Dazu kommt, dass ein feministisches Projekt, das von Vornamen auf Geschlecht schließt, einfach ein bisschen … wenig inklusiv ist. Letztes Jahr wurde ja auch verkündet, es würde jetzt ein „feministischer“ Literaturpreis verliehen und zwar … an Frauen. Wow. Diese Art exkludierender Feminismus erhält gerade wieder Aufwind, und wir sollten schon in den Babysteps unserer feministischen Projekte bedenken, dass das Patriarchat sich bei so etwas die Hände reibt. Frauen machen was für Frauen, perfekt! Die binären, bei der Geburt zugewiesenen Kategorien bleiben erhalten, privilegierte Männer müssen sich nicht darum kümmern, Geschlecht ist weiterhin binär, die Machtstruktur intakt.
Ich VERSTEHE, dass wir über die gesellschaftliche Abwertung von Frauen reden müssen. Aber dabei alles außerhalb von binären, zugewiesenen Kategorien zu unterschlagen, weil es nicht zu erfassen sei oder weil es statistisch nicht relevant sei, dient halt dem Status Quo.

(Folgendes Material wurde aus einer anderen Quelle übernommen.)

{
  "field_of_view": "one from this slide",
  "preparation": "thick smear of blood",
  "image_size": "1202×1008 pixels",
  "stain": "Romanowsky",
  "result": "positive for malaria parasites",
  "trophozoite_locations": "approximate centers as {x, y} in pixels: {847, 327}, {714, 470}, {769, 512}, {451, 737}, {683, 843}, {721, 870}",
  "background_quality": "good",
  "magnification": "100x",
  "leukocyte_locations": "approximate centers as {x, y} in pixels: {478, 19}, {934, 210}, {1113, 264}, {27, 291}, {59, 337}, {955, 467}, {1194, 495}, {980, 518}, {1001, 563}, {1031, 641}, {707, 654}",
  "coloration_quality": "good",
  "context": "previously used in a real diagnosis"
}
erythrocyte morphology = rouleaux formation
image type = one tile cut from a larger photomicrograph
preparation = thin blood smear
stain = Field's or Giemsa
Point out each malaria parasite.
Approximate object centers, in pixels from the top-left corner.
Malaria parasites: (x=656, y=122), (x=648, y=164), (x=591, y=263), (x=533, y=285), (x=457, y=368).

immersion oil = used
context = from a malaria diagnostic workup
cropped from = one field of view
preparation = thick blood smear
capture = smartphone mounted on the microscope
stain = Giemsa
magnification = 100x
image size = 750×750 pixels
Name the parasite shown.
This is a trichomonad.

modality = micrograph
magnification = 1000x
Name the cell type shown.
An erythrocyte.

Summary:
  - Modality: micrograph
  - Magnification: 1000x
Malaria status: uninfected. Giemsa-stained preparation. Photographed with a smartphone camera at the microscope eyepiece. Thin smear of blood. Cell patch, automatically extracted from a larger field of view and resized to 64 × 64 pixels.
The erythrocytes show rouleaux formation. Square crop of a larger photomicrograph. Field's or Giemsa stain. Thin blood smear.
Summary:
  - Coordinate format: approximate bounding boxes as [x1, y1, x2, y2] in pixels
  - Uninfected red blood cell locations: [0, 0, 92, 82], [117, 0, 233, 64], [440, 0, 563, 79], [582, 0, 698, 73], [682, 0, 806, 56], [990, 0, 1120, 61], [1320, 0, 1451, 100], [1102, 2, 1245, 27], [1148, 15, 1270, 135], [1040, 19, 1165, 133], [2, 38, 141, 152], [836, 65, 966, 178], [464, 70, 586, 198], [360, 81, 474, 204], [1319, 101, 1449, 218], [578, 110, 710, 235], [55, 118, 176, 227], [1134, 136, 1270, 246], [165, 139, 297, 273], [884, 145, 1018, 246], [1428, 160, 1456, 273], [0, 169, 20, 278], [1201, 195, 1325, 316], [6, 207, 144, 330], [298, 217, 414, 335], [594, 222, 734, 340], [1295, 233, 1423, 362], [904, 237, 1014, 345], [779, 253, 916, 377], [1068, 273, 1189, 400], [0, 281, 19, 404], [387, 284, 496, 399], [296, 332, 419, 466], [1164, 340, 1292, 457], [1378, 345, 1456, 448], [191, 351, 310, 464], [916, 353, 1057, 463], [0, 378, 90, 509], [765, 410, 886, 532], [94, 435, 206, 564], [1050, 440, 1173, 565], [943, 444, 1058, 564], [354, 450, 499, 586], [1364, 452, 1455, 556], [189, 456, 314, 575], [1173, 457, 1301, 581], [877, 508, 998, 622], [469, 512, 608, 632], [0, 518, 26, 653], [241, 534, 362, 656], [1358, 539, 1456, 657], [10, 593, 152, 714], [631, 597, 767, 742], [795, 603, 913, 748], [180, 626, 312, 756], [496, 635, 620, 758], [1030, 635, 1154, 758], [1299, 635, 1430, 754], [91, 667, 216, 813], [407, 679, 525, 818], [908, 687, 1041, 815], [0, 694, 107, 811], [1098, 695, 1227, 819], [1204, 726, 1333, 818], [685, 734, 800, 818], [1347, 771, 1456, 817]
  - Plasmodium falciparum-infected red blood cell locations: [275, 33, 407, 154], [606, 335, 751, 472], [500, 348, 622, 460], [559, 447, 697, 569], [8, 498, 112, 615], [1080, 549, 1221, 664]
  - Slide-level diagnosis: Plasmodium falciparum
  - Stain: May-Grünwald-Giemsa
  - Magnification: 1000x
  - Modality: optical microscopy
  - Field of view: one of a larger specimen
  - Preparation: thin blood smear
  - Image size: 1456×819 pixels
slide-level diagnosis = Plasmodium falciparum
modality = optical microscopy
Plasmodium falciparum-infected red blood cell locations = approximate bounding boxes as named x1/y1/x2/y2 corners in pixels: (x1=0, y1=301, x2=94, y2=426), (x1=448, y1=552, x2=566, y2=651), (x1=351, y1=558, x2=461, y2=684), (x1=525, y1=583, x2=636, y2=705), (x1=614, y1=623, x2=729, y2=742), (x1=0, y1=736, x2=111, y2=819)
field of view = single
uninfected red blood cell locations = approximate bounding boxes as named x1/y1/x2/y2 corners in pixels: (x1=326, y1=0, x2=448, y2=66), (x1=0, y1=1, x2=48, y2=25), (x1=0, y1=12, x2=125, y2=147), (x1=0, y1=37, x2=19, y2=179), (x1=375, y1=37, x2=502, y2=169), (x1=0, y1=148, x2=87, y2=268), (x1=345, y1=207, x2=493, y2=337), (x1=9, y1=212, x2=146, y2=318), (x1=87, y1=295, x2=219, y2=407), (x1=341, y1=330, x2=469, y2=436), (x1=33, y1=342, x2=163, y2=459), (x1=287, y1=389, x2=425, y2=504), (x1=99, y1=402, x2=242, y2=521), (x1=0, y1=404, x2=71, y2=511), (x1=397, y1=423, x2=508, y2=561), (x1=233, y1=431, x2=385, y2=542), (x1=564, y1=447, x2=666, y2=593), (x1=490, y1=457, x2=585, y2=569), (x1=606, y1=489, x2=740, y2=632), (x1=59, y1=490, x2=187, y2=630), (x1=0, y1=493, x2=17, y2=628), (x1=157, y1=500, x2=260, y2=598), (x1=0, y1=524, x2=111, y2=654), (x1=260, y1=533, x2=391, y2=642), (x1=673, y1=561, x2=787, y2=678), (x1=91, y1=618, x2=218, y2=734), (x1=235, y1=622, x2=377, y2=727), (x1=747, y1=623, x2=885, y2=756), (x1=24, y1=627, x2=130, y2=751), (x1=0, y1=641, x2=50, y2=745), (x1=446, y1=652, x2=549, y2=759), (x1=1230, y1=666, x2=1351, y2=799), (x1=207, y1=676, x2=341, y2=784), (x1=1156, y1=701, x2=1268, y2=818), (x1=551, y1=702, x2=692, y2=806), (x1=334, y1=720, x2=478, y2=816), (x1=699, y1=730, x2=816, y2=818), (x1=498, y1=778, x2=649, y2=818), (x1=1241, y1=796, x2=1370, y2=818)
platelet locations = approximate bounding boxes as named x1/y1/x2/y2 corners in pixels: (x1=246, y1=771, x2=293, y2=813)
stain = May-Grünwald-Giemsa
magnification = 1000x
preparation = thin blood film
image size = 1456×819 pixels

Binäres Geschlecht gehört als Machtkonstrukt zerschlagen, und trans, inter, agender, genderqueere, nichtbinäre Menschen sind vielleicht „statistisch“ schwer zu erfassen oder momentan (noch) zahlenmäßig gering, tragen aber den Löwenanteil der Arbeit und bekommen den Löwenanteil der Anfeindungen ab. Die Stimmung momentan reicht von „nichtbinäre Menschen mit ihren Forderungen nach und Sichtbarkeit sind lästig“ bis zu „nichtbinäre Menschen existieren nicht und wenn doch, will ich sie eigentlich tot sehen.“ Ich weiß, dass das eine weite Spanne ist, aber wenn wir Letzteres nicht wollen, müssen wir direkt bei Ersterem einhaken, auch wenn wir dann wieder die Spielverderberinnen sind.
Bitte denkt bei euren feministischen Projekten mit, dass wir keine Zukunft brauchen, in der cis Frauen so mächtig sind wie cis Männer, sondern eine, in der Geschlechtern generell keine Macht über andere Geschlechter mehr inneliegt.
Unsere VAVORITEN - Tipps zum Lesen, Schauen und Hören
Es tut uns (nicht) leid, wir müssen jetzt alle nochmal über Arcane reden.
Lena: Wow, was für eine krasse Serie einfach. Ich habe keinerlei Ahnung von dem zugrundeliegenden Spiel, aber die 9 Folgen haben mich so dermaßen abgeholt, dass ich gerade gar nicht weiß, was ich jetzt als nächstes schauen soll. Das Setting, der Weltenbau, die Figuren, die Konflikte, die Actionszenen, die sogar mich komplett begeistert und abgeholt haben, die Animation … ich finde einfach alles an der Serie gut. Bis auf die zwei Jahre Wartezeit bis zur 2. Staffel. ;)
Vor allem hat man auch nicht einfach nur ein Action-Feuerwerk für die Fans des Spiels abgefackelt, sondern auch eine richtig gute Geschichte darum entwickelt: Die Frage, für wen Magie da sein sollte und was man damit anstellt, der Versuch, alte und eingefahrene Konflikte zu lösen, die tiefsitzenden Vorurteile in einer Zwei-Klassen-Gesellschaft: Da ist schon viel an Themen drin, was einfach richtig gut ist. Die ziemlich diversen Figuren, von denen erfreulich viele ältere saucoole buff Women of Color sind, haben mich auch außerordentlich erfreut und zumindest eins meiner Ships hat noch die Chance, den Zielhafen zu erreichen … ich freue mich auf Staffel 2!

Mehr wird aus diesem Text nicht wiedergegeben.